Youth ministry exists as a child born out of adult anxiety.  Decades ago in American history when school became the requirement for young people, adults grew anxious of the rebellious and wayward ways of teens.  With time on their hands, young people developed free time and spent more time away from adults and instead surrounded by their peers. Parents lost more and more control.  The answer?  Church!  Youth Ministry!

Perhaps it is a snarky and pessimistic answer, but this perspective exists still today.  We see it when adults in the congregation come to the youth minister desiring programming that will teach young people merely to avoid the immoral pitfalls of our culture.  We see it when people judge our youth groups based on their involvement or lack of it in sex, drugs, and rock and roll.  At the base of it, our jobs came out of the well-intentioned adults who put their financial resources towards where their fears reside the most.

This reason does not have to be the reason why we believe that youth ministry exists. However, we must be aware of this lingering cultural expectation of youth ministry as we go about our work.  We must work to shift youth ministry away from our fear of our teens’ humanity and instead on our love of our teens’ humanity.  We must be evangelists who celebrate the news that Christ meets us in our moments of desperation and connects us with a wider congregation of vulnerable and authentic adults.

I believe youth ministry exists so that the congregation may come alongside youth when they reach the difficult moments of their lives where they have to ask the big existential questions – what is this life?  What is the purpose in living it?  How do I cope with the fact that it is temporary?

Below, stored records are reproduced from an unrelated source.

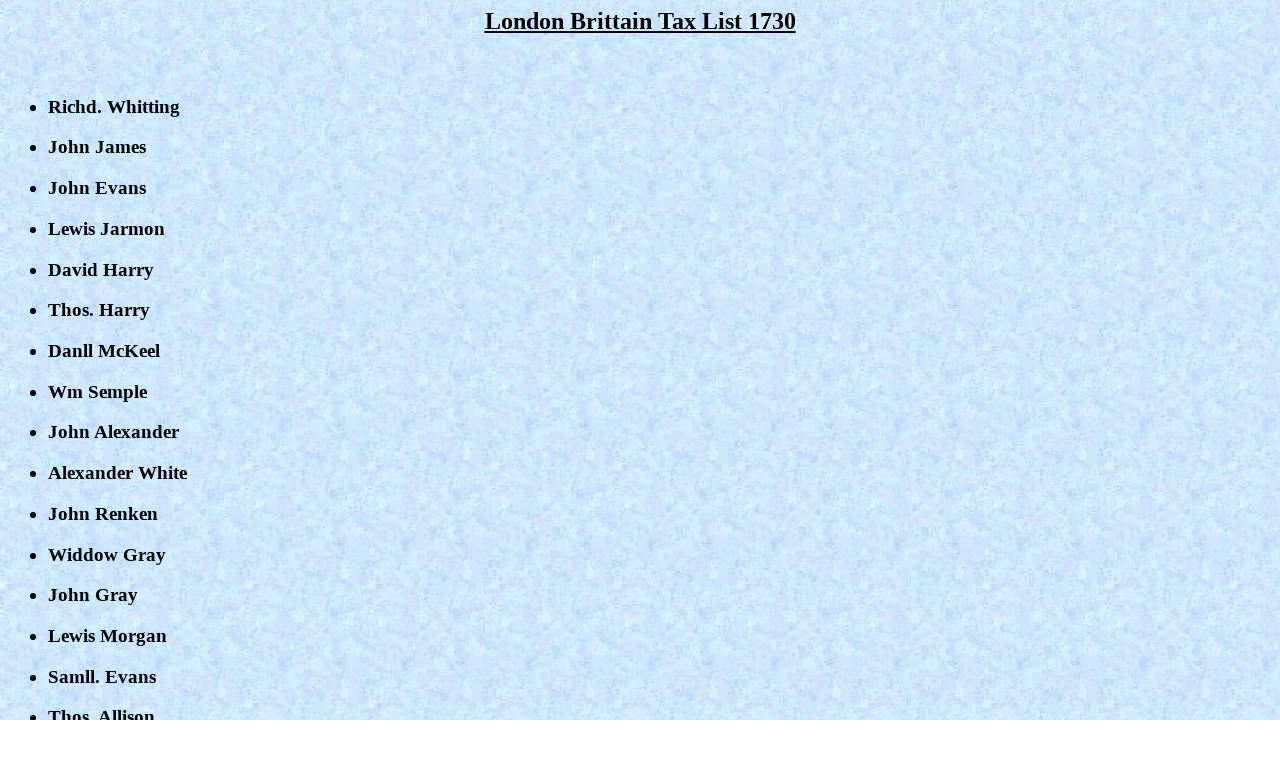

--- FILE ---
content_type: text/html
request_url: http://www.chester.pa-roots.com/taxlists/1730taxlists/london_brittain_tax_1730.html
body_size: 1228
content:
<html>

<head>

<title>London Brittain Tax List 1730</title>

</head>

<body background="/backgrounds/blue.jpg">

<p><h2><center><u>London Brittain Tax List 1730</center></h2></u>
<h3>
<br>
<ul>
<li>Richd. Whitting 
<p>
<li>John James 
<p>
<li>John Evans 
<p>
<li>Lewis Jarmon 
<p>
<li>David Harry 
<p>
<li>Thos. Harry 
<p>
<li>Danll McKeel 
<p>
<li>Wm Semple 
<p>
<li>John Alexander 
<p>
<li>Alexander White 
<p>
<li>John Renken 
<p>
<li>Widdow Gray 
<p>
<li>John Gray 
<p>
<li>Lewis Morgan 
<p>
<li>Samll. Evans 
<p>
<li>Thos. Allison 
<p>
<li>David Williams 
<p>
<li>Thos Morris 
<p>
<li>John Dunald 
<p>
<li>John Jones 
<p>
<li>Joseph Tompson 
<p>
<li>John Roger 
<p>
<li>Owen Thomas 
<p>
<li>Phillip Duglass 
<p>
<li>Owen Edwards 
<p>
<li>David Evans 
<p>
<li>James James esq. 
<p>
<li>David Williams 
<p>
<li>David John 
<p>
<li>Thos. Morgan 
<p>
<li>John Evans Jun 
<p>
<li>Thos. Price 
<p>
<li>Morris Howell 
<p>
<li>John Basket 
<p>
<li>Charles Finly 
<p>
<li>Thos Jenkins 
<p>
<li>Patrick Hamleton 
<p>
<li>Samll. Jeckson 
<p>
</ul>
<br>
<p>Freemen 
<ul>
<p>
<li>Joseph Rinken 
<p>
<li>John Ewing 
</ul>




</h3>
<br>
<br>
<hr>
<br>
<h4><center>This page updated on March 3, 2009</h4></center>
<br>

</body>

</html>
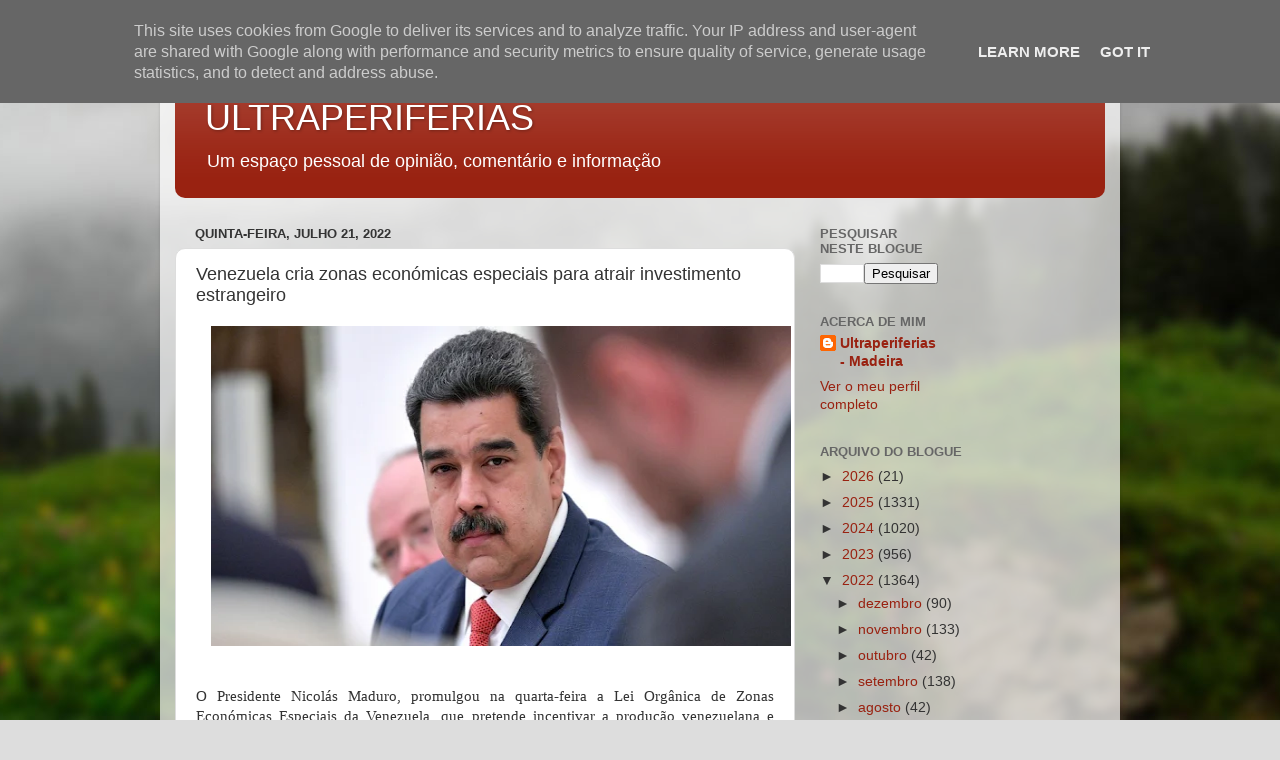

--- FILE ---
content_type: text/html; charset=utf-8
request_url: https://www.google.com/recaptcha/api2/aframe
body_size: 268
content:
<!DOCTYPE HTML><html><head><meta http-equiv="content-type" content="text/html; charset=UTF-8"></head><body><script nonce="04w6TZvoIa0i7BzjknsPvg">/** Anti-fraud and anti-abuse applications only. See google.com/recaptcha */ try{var clients={'sodar':'https://pagead2.googlesyndication.com/pagead/sodar?'};window.addEventListener("message",function(a){try{if(a.source===window.parent){var b=JSON.parse(a.data);var c=clients[b['id']];if(c){var d=document.createElement('img');d.src=c+b['params']+'&rc='+(localStorage.getItem("rc::a")?sessionStorage.getItem("rc::b"):"");window.document.body.appendChild(d);sessionStorage.setItem("rc::e",parseInt(sessionStorage.getItem("rc::e")||0)+1);localStorage.setItem("rc::h",'1769528377365');}}}catch(b){}});window.parent.postMessage("_grecaptcha_ready", "*");}catch(b){}</script></body></html>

I believe youth ministry exists so that young people may find belonging that is based in who they are at the core of their personhood rather than what extracurricular they participate in or who they hang out with.

I believe youth ministry exists because God loves all people and therefore we are called to love young people in all their loveable moments and all their not-so-loveable ones.

Congregations may have begun the tradition of youth ministry because of they were afraid of all that lies within our humanity that emerges during the teen years.  However, we follow a God whose preferred method of transformation is meeting us in our vulnerable and rough places to offer us identity, calling, and grace.  May that be the reason we go into work to plan Wednesday nights, camps, and mission trips.